Entries on spatial positioning:

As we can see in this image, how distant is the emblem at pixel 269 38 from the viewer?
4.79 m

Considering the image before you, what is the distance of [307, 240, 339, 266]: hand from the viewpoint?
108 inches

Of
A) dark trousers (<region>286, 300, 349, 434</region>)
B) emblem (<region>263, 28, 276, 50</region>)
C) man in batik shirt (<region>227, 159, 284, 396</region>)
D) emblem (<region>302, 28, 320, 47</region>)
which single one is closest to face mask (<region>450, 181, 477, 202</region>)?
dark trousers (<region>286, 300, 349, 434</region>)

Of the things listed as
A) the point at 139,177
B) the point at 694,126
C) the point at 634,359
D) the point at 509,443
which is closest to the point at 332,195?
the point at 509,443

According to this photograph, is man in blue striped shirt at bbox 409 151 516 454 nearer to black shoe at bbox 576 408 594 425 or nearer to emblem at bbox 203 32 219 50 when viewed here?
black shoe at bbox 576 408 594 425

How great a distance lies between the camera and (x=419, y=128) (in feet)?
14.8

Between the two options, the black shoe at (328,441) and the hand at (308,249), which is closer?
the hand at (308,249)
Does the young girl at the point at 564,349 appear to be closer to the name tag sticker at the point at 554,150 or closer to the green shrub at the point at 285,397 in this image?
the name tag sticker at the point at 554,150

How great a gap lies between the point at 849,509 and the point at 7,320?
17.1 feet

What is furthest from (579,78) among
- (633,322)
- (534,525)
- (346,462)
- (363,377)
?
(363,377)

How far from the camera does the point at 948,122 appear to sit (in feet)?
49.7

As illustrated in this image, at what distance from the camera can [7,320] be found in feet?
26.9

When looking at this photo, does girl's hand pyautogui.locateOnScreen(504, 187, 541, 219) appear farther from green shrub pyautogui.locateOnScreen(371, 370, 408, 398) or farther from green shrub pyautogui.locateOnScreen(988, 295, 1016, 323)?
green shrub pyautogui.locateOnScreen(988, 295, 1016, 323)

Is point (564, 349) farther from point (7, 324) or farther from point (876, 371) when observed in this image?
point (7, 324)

WORK TO DO:
Copy exactly, and only, the lines from the one containing "How far from" through the last line of the listing.

WRITTEN SOLUTION:
How far from the camera does the point at 948,122 appear to sit (in feet)?
49.7

As illustrated in this image, at what distance from the camera can [7,320] be found in feet?
26.9

When looking at this photo, does girl's hand pyautogui.locateOnScreen(504, 187, 541, 219) appear farther from green shrub pyautogui.locateOnScreen(371, 370, 408, 398) or farther from green shrub pyautogui.locateOnScreen(988, 295, 1016, 323)?
green shrub pyautogui.locateOnScreen(988, 295, 1016, 323)

Is point (564, 349) farther from point (7, 324) or farther from point (876, 371) when observed in this image?
point (7, 324)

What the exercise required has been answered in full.